++++ Исходный отрывок

Нельзя также сказать, чтобы христианские учителя того времени, за исключением, быть может, кое-каких исключенных из церкви гностиков, могли сравниться в смысле душевной ясности и самообладания с такими язычниками, как позднейшие стоики. В остальных отношениях тот человеческий материал, который рисуется нам в рассказе Павла о стадном обычае глоссолалии, «говорить языками» (чисто истерические выкрики лишенных всякого смысла звуков), были сплошь невротики, легко ступавшие на путь всевозможных ошибок.
Все сказанное означает, что современное христианство приобрело, в конце концов, популярность единственным возможным путем — приспособляясь к уровню обыкновенного среднего массового обывателя. Если бы оно упорно старалось подняться выше среднего человека или сдерживать его инстинкты, оно никогда не могло бы стать мировой религией. Утверждать же, что писаное учение, насколько возможно, предписывало более возвышенные правила поведения, но что его сторонники фактически не следовали этим правилам, значит повторять те же претензии, которые может заявлять любая другая популярная или философская система.

++++++++
++++ Фрагмент набора данных

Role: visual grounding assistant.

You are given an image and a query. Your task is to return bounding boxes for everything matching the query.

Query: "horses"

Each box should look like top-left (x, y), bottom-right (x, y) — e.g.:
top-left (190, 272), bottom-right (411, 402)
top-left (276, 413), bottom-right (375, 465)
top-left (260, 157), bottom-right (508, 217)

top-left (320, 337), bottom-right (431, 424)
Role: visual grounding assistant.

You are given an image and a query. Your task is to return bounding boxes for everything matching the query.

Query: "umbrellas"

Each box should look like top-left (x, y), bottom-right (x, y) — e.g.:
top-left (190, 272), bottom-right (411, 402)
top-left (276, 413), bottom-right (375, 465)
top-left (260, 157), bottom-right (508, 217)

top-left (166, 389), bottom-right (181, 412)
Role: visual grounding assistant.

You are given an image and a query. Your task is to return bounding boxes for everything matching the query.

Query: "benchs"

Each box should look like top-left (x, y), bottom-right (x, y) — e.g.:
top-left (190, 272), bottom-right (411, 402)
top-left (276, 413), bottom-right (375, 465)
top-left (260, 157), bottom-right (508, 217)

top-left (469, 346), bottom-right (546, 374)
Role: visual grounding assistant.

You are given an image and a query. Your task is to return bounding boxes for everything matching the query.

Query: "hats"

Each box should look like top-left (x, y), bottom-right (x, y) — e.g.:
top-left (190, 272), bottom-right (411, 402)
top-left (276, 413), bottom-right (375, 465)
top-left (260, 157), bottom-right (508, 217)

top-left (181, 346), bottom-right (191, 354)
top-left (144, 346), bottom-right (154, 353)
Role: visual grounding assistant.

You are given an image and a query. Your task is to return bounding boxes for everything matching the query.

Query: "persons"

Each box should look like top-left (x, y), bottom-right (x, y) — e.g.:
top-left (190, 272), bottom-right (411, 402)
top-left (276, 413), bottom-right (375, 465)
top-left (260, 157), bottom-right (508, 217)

++++++++

■ Инструкции к упражнению
(a) Перечислите все группы людей, которые названы во множественном числе в первом абзаце отрывка о христианстве.
(b) Каким путем, согласно отрывку о христианстве, современное христианство приобрело популярность?
(c) Продолжите отрывок о христианстве после его последнего предложения.

■ Ответы к упражнению
(a) Христианские учителя, гностики, язычники, стоики, невротики.

(b) Оно приобрело популярность, приспосабливаясь к уровню обыкновенного среднего массового обывателя.

(c)
Основная ошибка в таких рассуждениях заключается в предположении, будто можно перевоспитать общество одним только моральным учением, независимо от жизненных изменений социальных и культурных условий; а они-то и оказываются и в древнем, как и в новом, мире по существу решающими для массы мужчин и женщин.
Наконец, по отношению к самому идеалу нравственности важно установить, что как раз те идеи, которые принимаются за высшую отличительную черту христианства, представляют собой в действительности дохристианское учение.
Обычно так наз. «нагорную проповедь» называют нежнейшим цветком евангельского учения, а в той проповеди самой благородной заповедью считается любовь к врагам. Не касаясь вопроса о том, как часто эта заповедь соблюдалась, христиане обычно видят в ней резкую разницу между идеалом их вероучения и идеалами еврейским и языческим. Фактически же иллюстрирующая эту заповедь притча дана уже в притче о Ликурге и молодом аристократе, выбившем ему глаз; что касается самой заповеди, то можно доказать ее еврейское происхождение; она не только имеет, как и все остальное в «нагорной проповеди», полную параллель в ветхом завете и другой дохристианской еврейской литературе: евангельские фразы непосредственно заимствованы из «учения двенадцати апостолов», более раннее происхождение которого совершенно очевидно.
В «учении двенадцати апостолов» текст гласит: «благословляйте проклинающих вас и молитесь за ваших врагов и поститесь за преследующих вас; ибо если вы любите любящих вас, какая вам награда? Не то же ли делают чужеземцы? (ta ethne, язычники), но вы любите ненавидящих вас, и у вас не будет врага». В евангелии (от Матф. V, - 47) мы читаем: «не то же ли делают и мытари?» и далее: «не то же ли делают и язычники?» (ethnikoi).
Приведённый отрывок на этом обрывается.